Task 1
Rewrite the passage on UF Health Shands leadership between "A Good Lead" and "of quality care.", inclusive, putting "sixty years" in place of "six decades".
Task 2
According to the passage on UF Health Shands leadership, who was the first pharmacy resident at UF Health in 1959?

Selected passage
============================================================
A Good Lead on Quality
Thanks to 60 years of strong leadership, UF Health Shands is at the forefront of clinical quality and safe care
In honor of the past six decades of excellence, we highlight the experts who brought us to this point and those who are spearheading a new age of quality care.
College of Pharmacy
1959-1961
Kenneth Barker, Ph.D.
Dr. Ken Barker was ahead of his time. As the first pharmacy resident at UF Health in 1959, he walked hospital floors observing errors in medication administration, dispensing and prescribing. It seems obvious to record these incidents today, but Barker had only just created this method of direct observational research to measure error rates in medicine. Before he published his findings, medication errors were an unrealized problem. He was one of the pioneers — if not the pioneer — of medication safety in hospitals, said Amy Rosenberg, Pharm.D., BCPS, UF Health Shands Hospital pharmacy specialist in medication safety and quality. Thanks to Barker’s research, UF Health was at the forefront of the patient safety movement, which largely started in the late 1990s. Barker also developed the practice of unit dose drug distribution and improved the layout and lighting of pharmacies to reduce errors.
============================================================
Data provided
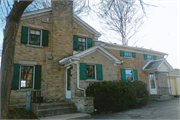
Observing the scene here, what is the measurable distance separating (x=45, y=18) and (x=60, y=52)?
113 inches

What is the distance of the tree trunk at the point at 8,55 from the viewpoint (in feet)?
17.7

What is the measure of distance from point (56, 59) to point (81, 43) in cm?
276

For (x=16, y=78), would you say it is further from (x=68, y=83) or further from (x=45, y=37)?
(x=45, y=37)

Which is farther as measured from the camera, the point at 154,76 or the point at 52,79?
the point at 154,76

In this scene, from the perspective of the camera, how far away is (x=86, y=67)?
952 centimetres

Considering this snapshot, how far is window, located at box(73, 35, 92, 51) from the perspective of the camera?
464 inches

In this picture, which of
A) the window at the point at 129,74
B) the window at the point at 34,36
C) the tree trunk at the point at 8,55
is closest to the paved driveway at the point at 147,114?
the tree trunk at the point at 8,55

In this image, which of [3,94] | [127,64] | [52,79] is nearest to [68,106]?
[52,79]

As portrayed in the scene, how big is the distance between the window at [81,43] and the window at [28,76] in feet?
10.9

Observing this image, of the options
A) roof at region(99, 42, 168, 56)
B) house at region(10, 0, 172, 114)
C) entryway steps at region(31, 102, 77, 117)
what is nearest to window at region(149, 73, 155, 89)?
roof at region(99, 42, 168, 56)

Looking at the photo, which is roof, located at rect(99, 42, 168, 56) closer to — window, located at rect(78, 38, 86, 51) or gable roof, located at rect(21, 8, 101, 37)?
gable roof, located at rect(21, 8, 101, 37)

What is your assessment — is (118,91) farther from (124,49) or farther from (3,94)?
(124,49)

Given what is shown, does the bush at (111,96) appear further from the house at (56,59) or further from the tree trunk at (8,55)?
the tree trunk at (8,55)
============================================================
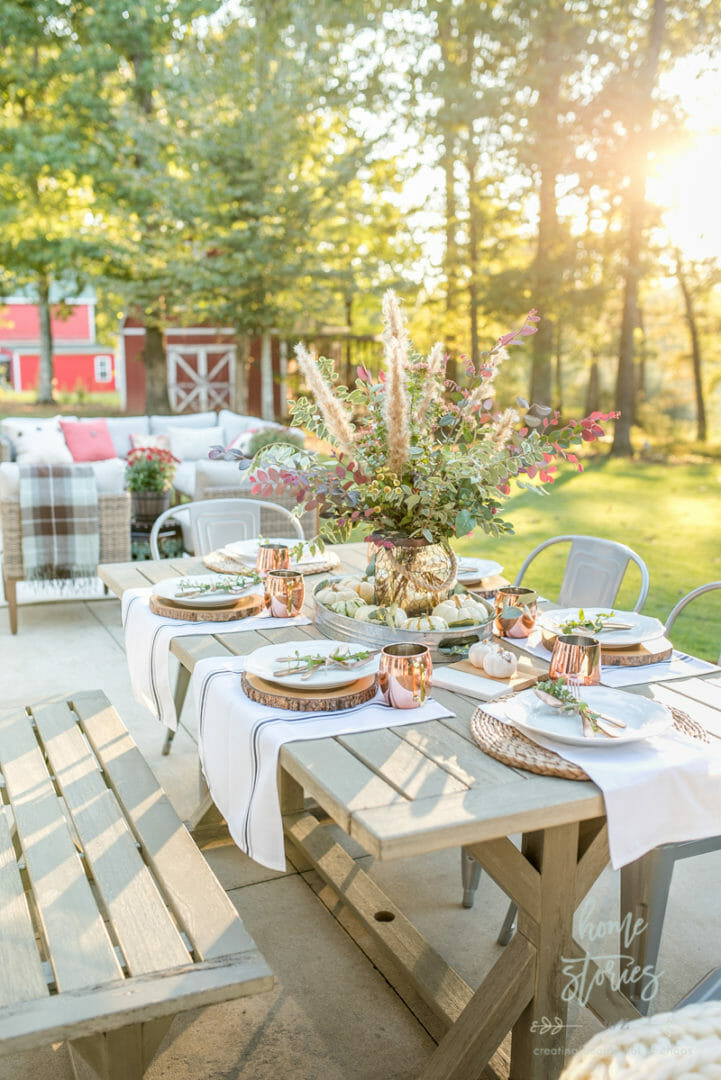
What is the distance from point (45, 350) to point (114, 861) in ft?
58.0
============================================================
Written response 1
A Good Lead on Quality
Thanks to 60 years of strong leadership, UF Health Shands is at the forefront of clinical quality and safe care
In honor of the past sixty years of excellence, we highlight the experts who brought us to this point and those who are spearheading a new age of quality care.

Written response 2
Kenneth Barker, Ph.D.